### Study text
Losing your sense of taste and smell may be one way to identify coronavirus (Covid-19) infection, early-stage research suggests.

Nearly 60% of patients, who subsequently tested positive for Covid-19, had reported losing their sense of smell and taste via the COVID Symptom Tracker app. This compared with just 18% who tested negative.

The app, developed by King’s College London, asks its 1.5 million users to log their symptoms (or lack thereof) daily. Of these users, 1,702 have been tested for the virus, and 579 reported they were confirmed positive.

Using this data, the research team developed a mathematical model to identify which combination of symptoms – from loss of taste and smell, to persistent cough – was the most accurate in predicting the infection.

These results were much stronger in predicting a positive Covid-19 diagnosis than self-reported fever, the researchers said.
######
● **Problems to work on**:
**a.** In the passage on loss of taste and smell as a Covid-19 sign, how many users of the COVID Symptom Tracker app had been tested for the virus?
**b.** Write out the stretch of the passage on loss of taste and smell as a Covid-19 sign from "Losing your sense" through "the researchers said.".
**c.** Extend the passage on loss of taste and smell as a Covid-19 sign, starting after its final sentence.
### Data for review
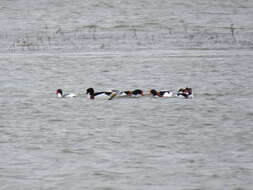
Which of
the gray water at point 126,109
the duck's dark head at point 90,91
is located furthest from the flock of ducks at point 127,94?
the gray water at point 126,109

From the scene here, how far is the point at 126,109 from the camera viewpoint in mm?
13883

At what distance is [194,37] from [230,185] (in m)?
17.3

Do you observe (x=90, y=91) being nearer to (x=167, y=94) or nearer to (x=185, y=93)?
(x=167, y=94)

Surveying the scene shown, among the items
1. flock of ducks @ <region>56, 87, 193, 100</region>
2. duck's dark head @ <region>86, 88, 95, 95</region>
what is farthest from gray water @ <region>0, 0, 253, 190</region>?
duck's dark head @ <region>86, 88, 95, 95</region>

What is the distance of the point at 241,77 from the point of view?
17375 millimetres

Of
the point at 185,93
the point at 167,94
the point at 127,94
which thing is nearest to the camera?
the point at 185,93

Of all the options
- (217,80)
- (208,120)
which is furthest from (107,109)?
(217,80)

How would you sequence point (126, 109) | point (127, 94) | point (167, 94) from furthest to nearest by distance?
1. point (127, 94)
2. point (167, 94)
3. point (126, 109)

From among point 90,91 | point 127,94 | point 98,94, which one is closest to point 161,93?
point 127,94

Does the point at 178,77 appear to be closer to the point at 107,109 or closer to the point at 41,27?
the point at 107,109

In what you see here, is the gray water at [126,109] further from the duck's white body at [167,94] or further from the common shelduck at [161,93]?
the duck's white body at [167,94]

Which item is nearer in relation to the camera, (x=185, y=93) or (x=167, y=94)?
(x=185, y=93)

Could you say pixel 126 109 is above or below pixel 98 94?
below

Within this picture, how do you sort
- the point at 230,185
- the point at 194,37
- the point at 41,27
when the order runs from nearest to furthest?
1. the point at 230,185
2. the point at 194,37
3. the point at 41,27
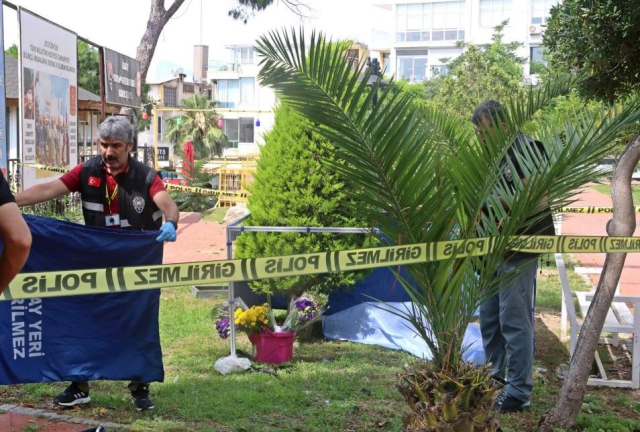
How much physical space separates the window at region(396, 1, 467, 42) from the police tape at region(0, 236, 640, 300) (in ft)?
222

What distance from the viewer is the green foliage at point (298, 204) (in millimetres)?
7273

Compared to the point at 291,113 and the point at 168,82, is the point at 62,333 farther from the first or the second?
the point at 168,82

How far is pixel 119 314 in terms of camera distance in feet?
17.0

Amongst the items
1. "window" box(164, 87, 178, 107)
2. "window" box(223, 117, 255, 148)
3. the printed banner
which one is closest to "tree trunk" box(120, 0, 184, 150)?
the printed banner

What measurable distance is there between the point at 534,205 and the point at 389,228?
77cm

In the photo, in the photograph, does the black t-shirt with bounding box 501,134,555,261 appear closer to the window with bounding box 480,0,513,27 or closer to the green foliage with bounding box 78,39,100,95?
the green foliage with bounding box 78,39,100,95

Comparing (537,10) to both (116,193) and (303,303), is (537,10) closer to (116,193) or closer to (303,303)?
(303,303)

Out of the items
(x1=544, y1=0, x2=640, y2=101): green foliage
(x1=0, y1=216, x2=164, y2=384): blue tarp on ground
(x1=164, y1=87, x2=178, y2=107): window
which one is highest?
(x1=164, y1=87, x2=178, y2=107): window

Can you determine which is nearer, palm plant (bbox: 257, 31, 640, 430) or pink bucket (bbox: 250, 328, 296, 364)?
palm plant (bbox: 257, 31, 640, 430)

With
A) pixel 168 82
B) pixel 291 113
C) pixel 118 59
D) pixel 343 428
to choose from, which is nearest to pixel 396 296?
pixel 291 113

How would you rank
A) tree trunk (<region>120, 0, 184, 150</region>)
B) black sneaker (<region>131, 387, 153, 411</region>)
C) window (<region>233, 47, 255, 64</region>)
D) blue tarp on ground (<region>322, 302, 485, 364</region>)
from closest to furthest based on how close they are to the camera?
black sneaker (<region>131, 387, 153, 411</region>) < blue tarp on ground (<region>322, 302, 485, 364</region>) < tree trunk (<region>120, 0, 184, 150</region>) < window (<region>233, 47, 255, 64</region>)

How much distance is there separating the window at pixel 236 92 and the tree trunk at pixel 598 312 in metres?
76.9

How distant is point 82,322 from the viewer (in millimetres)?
5133

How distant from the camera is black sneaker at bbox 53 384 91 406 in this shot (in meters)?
5.13
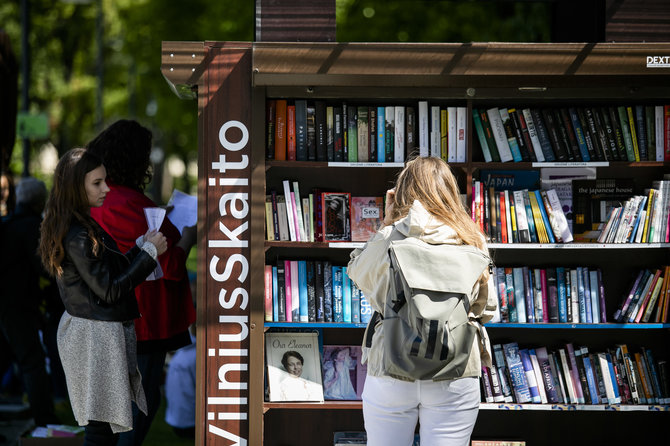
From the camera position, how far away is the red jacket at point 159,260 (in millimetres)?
4129

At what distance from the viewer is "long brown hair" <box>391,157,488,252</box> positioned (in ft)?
9.96

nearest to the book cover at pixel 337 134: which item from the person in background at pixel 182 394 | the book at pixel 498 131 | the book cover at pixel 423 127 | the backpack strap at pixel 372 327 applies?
the book cover at pixel 423 127

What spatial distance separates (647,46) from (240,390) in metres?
2.94

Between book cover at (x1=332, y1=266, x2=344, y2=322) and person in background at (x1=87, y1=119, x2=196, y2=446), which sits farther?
book cover at (x1=332, y1=266, x2=344, y2=322)

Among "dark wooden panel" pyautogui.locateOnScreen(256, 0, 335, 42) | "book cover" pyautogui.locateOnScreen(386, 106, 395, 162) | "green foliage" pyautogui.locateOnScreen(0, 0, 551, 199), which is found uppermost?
"green foliage" pyautogui.locateOnScreen(0, 0, 551, 199)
######
● **Answers to each task**:
**a.** 1,702 users had been tested for the virus.

**b.**
Losing your sense of taste and smell may be one way to identify coronavirus (Covid-19) infection, early-stage research suggests.

Nearly 60% of patients, who subsequently tested positive for Covid-19, had reported losing their sense of smell and taste via the COVID Symptom Tracker app. This compared with just 18% who tested negative.

The app, developed by King’s College London, asks its 1.5 million users to log their symptoms (or lack thereof) daily. Of these users, 1,702 have been tested for the virus, and 579 reported they were confirmed positive.

Using this data, the research team developed a mathematical model to identify which combination of symptoms – from loss of taste and smell, to persistent cough – was the most accurate in predicting the infection.

These results were much stronger in predicting a positive Covid-19 diagnosis than self-reported fever, the researchers said.

**c.**
Lead researcher Professor Tim Spector said: ‘When combined with other symptoms, people with loss of smell and taste appear to be three times more likely to have contracted Covid-19 according to our data, and should therefore self-isolate for seven days to reduce the spread of the disease.’

When applied to the 400,000 users who had not been tested but were reporting symptoms, the researchers found that up to 50,000 individuals are likely to have as yet unconfirmed Covid-19 infections.

The data, published online, has not been peer-reviewed.

Professor Spector also said: ‘This also gives us an evolving map of the UK of where symptoms are occurring two to three weeks before a strain on the NHS, which is why it’s vital to continue logging your health and symptoms, even when you feel completely healthy, and encourage others to use the app.’

This week, NHS England stated GPs are expected to carry out ‘proactive’ monitoring of some symptomatic patients.